Kara Kitap Roman İncelemesi
Eser Hakkında
Nobel Edebiyat Ödüllü
yazar Orhan Pamuk’un ilk olarak 1990 yılında yayınlanmış olan romanı birçok
dile çevrilmiş, pek çok baskısı yapılmış ve yazarın uluslararası ününü
arttırmıştır.
Özet
Galip, İstanbul’da
yaşayan bir avukattır. Galip’in çocukluk aşkı, amcasının kızı ve karısı Rüya, bir
mektup bırakarak nedensiz yere evi terk eder. Galip, onu İstanbul’un karlı kış
günlerinde aramaya başlar. Aynı zamanda Rüya’nın üvey kardeşi, köşe yazarı
Celal’in yazılarından da anlamlar çıkarmaya çalışır.
Galip ile Rüya,
İstanbul’da bir apartmanında oturmaktadır. Bu apartmanda Rüya’nın annesi,
babası, halası ve dedesi de oturmaktadır. Galip, Rüya’nın kendisini terk
ettiğini kimseye söylemez. Celal de ortalarda yoktur. Gazetede ise Celal’in eski
yazıları yayınlanmaktadır.
Galip, Celal’in evinde
kalmaya, onun elbiselerini ve eşyalarını kullanmaya, onun yerine yazılar
yazmaya başlar. Galip, Rüya ve Celal’i sürekli arar ama bir türlü onları bulamaz.
Celal, bir köşe
yazısında Boğaz’ın sularının çekileceğini yazar. Balıkçıların eskiden
demirlemek için bir minare boyu zincir attığı sularda şimdi tekneler suya
oturmaktadır. Boğaz’ın sularının azalmasıyla birlikte olacak felaketlerden bahseder.
Galip, yazıhanesinde
kendisini terk eden karısını düşünmektedir. Yazıhanesindeki telefon sürekli
çalar. Üst üste davalar gelir. Sonra liseden arkadaşı İskender arar, bir süre
sohbet ederler.
Halası, Galip’i Rüya
ile birlikte yemeğe çağırır. Galip yazıhaneden çıkarak tek başına halasına
yemeğe gider. Halasına Rüya’nın önceden geleceğini sandığı yalanını söyler. Eve
gidip geri döner. Rüya’nın hasta olduğunu ve yattığını söyler. Galip eve döner.

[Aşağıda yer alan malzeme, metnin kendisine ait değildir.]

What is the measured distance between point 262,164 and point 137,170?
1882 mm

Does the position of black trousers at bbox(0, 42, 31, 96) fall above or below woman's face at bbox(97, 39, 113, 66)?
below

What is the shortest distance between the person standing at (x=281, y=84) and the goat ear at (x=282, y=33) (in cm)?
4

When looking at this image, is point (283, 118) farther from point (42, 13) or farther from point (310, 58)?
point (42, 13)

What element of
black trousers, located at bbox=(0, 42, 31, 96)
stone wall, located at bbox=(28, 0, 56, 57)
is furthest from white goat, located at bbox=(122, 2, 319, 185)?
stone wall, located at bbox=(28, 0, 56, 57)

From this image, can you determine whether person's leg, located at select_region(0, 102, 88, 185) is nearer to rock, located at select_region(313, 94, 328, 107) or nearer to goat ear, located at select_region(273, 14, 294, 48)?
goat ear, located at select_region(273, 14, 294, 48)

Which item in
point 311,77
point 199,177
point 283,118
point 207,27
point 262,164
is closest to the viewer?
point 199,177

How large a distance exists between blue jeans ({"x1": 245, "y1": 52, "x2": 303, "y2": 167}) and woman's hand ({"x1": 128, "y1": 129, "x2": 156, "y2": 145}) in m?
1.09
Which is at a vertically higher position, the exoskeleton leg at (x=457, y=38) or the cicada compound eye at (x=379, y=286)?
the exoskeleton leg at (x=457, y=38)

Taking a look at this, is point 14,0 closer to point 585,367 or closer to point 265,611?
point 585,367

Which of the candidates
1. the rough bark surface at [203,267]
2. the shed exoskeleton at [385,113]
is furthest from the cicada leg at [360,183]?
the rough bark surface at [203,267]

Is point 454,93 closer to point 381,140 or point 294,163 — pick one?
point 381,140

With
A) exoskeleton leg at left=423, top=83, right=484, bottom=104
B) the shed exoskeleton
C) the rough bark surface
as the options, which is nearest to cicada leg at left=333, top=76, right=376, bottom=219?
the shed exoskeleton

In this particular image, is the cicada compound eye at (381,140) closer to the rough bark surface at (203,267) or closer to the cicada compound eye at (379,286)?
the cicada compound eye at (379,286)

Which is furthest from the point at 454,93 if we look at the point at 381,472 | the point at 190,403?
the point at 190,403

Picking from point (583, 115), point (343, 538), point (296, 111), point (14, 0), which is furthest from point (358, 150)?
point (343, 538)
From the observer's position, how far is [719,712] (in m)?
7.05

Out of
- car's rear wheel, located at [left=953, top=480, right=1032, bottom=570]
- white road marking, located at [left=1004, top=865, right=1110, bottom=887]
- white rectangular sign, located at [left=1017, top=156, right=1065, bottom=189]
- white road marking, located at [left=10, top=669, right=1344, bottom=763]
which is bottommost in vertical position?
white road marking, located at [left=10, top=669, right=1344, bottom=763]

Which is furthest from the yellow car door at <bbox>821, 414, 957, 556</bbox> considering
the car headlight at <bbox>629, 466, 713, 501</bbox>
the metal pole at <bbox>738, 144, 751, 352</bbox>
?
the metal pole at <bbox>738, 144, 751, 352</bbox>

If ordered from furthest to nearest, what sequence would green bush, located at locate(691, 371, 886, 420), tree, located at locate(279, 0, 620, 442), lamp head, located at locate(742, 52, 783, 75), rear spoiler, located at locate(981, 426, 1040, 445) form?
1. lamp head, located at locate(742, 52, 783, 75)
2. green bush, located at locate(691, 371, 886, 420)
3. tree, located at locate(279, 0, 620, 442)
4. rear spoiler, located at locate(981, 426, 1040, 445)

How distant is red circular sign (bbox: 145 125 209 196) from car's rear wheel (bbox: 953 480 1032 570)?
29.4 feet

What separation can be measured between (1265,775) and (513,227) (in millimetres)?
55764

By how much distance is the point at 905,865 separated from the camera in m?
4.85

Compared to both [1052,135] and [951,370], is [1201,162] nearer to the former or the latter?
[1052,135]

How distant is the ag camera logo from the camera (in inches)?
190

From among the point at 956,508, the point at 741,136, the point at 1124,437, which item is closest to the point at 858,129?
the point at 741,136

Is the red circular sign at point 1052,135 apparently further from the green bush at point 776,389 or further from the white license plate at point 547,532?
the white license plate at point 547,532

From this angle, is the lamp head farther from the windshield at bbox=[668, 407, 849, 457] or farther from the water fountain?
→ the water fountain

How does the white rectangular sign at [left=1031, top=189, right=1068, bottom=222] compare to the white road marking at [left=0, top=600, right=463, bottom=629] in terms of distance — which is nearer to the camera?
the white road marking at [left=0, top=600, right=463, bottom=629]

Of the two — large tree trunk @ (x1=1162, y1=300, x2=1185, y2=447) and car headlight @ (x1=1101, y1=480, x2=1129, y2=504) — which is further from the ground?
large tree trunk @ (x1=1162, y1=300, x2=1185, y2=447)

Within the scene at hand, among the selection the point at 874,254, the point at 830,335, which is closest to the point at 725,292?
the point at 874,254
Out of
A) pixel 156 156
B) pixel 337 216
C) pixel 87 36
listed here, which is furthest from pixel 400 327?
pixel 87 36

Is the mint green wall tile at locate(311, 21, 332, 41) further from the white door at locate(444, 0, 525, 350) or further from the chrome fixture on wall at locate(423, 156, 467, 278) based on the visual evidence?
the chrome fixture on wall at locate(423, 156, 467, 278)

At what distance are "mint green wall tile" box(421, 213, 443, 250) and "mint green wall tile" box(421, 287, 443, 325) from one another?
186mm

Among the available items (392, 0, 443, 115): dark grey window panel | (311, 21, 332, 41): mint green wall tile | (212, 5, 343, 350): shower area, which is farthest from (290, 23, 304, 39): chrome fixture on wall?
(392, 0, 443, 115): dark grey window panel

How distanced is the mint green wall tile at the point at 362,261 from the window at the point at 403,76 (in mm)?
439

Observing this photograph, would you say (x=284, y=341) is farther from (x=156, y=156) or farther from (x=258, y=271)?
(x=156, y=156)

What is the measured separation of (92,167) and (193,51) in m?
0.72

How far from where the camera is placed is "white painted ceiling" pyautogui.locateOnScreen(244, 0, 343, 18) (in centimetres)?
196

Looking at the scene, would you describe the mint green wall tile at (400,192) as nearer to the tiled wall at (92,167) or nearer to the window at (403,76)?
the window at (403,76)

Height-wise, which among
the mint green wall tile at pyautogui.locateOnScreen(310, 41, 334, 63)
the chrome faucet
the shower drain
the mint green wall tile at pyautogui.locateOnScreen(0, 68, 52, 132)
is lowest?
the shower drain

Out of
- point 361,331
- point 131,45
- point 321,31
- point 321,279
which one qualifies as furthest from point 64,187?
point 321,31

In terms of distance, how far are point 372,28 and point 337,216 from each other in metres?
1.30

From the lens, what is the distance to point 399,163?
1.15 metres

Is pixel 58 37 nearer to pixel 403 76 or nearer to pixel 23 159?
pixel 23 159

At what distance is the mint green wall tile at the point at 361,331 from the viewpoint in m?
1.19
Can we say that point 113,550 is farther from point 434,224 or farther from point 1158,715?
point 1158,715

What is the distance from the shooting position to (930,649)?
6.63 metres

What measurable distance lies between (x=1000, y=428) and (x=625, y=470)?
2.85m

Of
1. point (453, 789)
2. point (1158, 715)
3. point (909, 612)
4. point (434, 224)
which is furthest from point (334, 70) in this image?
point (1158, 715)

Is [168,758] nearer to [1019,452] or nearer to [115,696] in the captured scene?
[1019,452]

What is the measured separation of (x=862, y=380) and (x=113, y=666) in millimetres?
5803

Rüya’nın kendisine bıraktığı mektubu okur.
Celal, ortalarda
yoktur. Bu nedenle yayınladığı eski yazılar gündeme gelir. Celal, bir yazısında
Alaaddin’in dükkânından bahseder. Celal, Alaaddin’in dükkânını hem iyi
yönleriyle hem de eleştirel bir açıdan anlatır.
Galip, karısının
kendisini terk ederken bıraktığı mektubu yeniden inceler. Rüya, bu mektubu
yeşil tükenmez bir kalemle yazmıştır. Galip, o gece hiç uyumaz. Sürekli Rüya’yı
düşünür ve ipuçları arar. Sabaha karşı kendini masada uyuyakalmış bir halde
bulur.
Celal, bir köşe
yazısında manken imal eden Bedii Usta’yı anlatır. Bedii Usta, çok sayıda manken
tasarlamıştır fakat kimse tarafından kabul edilmemiştir. Celal, mankenlerin
içinde kaybolur.
Galip, uykusuz
gecelerden sonra sokağa çıkar. Yolda Alaadin’i görür. Ondan dergiler alır.
Yazıhanesine gider. O gece Rüya’nın arkadaşlarını arar. Rüya’yı sorar ancak
olumlu bir cevap alamaz. Galip, Rüya’nın arkadaşlarından Samim’i de arar. Akşam
olunca Samim’in evine gider. Masaya geçip arşive bakarlar. Pek çok bilgi bulurlar
fakat Rüya’nın eski kocasıyla ilgili bir bilgi bulamazlar. Araştırma sabaha
kadar sürer. Birlikte kahvaltı yaparlar.
Celal, başka bir köşe
yazısında kendinden bahseder. Bir gün çevrede gezerken bir çay bahçesinde üç
köşe yazarının birlikte oturup çay içtiklerini görür. Celal buna çok şaşırır.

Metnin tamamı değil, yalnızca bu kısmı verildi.